YOUR ASSIGNMENT:
Starting at the line that contains "Hangszóró - HSP" and ending at the line that contains "1985 Nissan 300ZX - Photo 97", switch "Photo" to "Image" and write those records out again with everything else unchanged. Leave the pictures out of your answer.
::: MATERIAL SUPPLIED :::
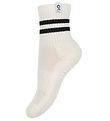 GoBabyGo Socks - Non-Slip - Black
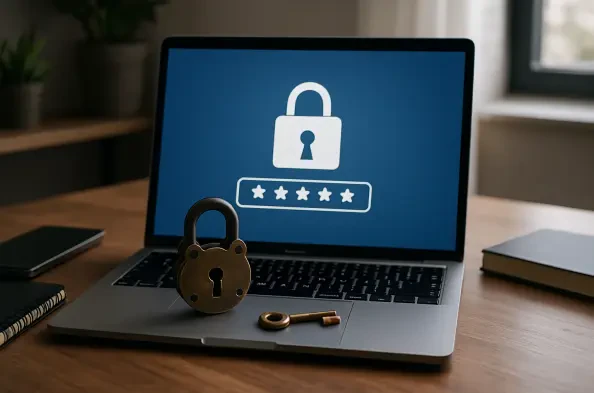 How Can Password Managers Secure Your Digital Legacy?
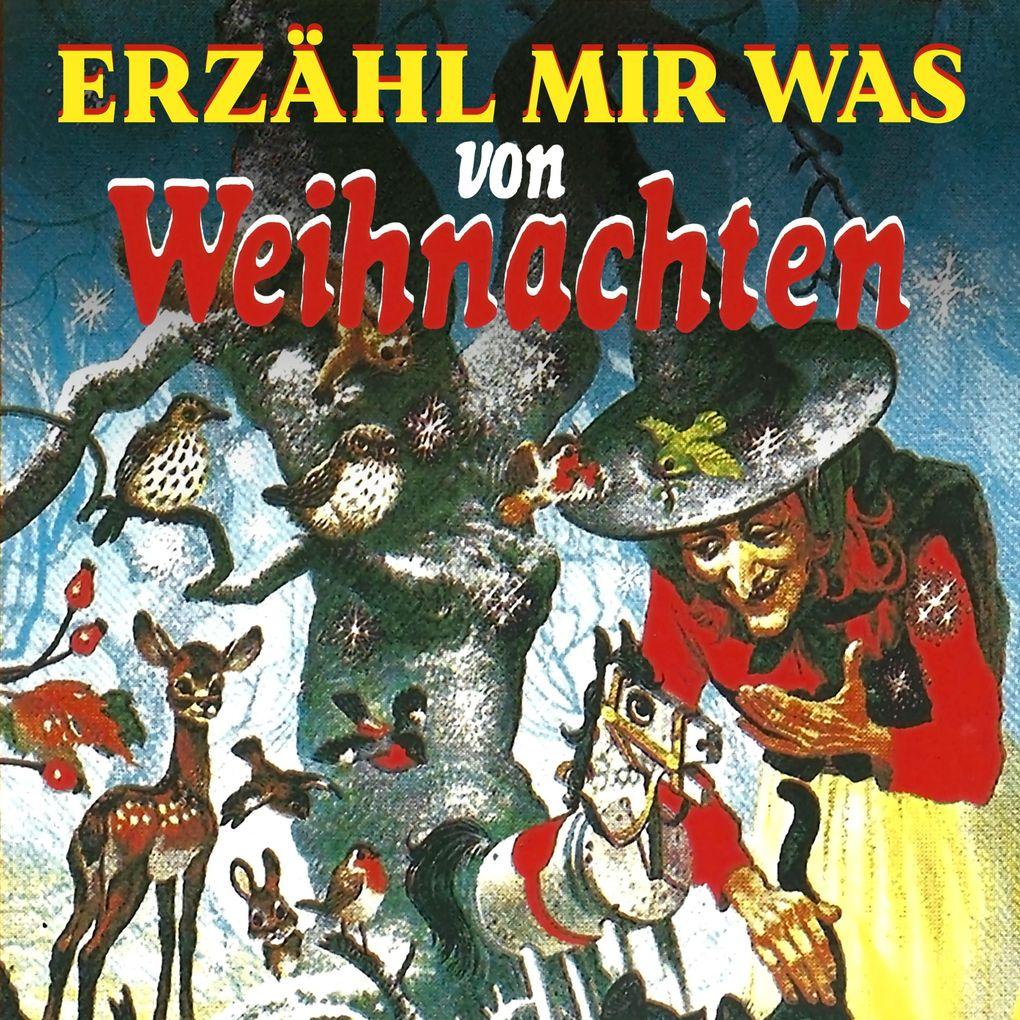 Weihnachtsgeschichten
:::
::: MATERIAL SUPPLIED :::
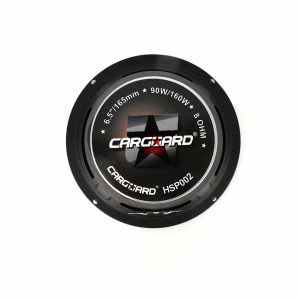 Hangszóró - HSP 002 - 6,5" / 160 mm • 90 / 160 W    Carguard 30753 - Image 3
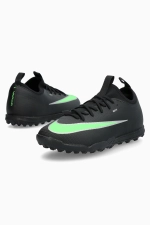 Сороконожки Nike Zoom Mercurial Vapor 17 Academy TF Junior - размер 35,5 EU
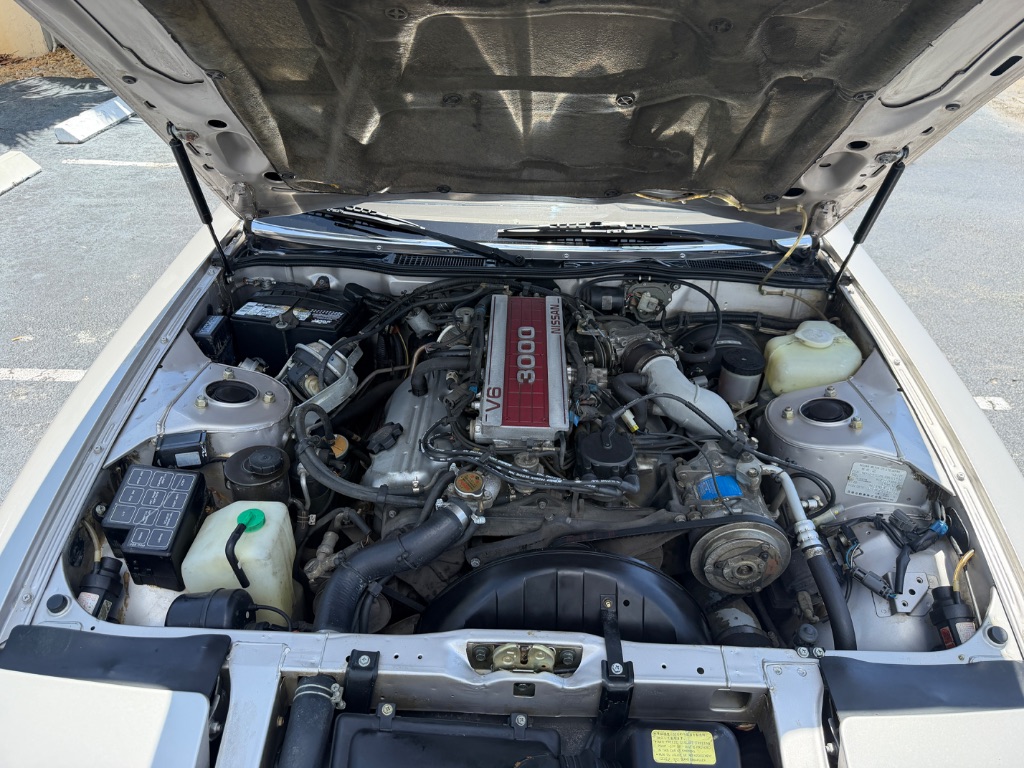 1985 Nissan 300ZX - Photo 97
:::
THE COMPLETED TASK:
 Hangszóró - HSP 002 - 6,5" / 160 mm • 90 / 160 W    Carguard 30753 - Image 3
 Сороконожки Nike Zoom Mercurial Vapor 17 Academy TF Junior - размер 35,5 EU
 1985 Nissan 300ZX - Image 97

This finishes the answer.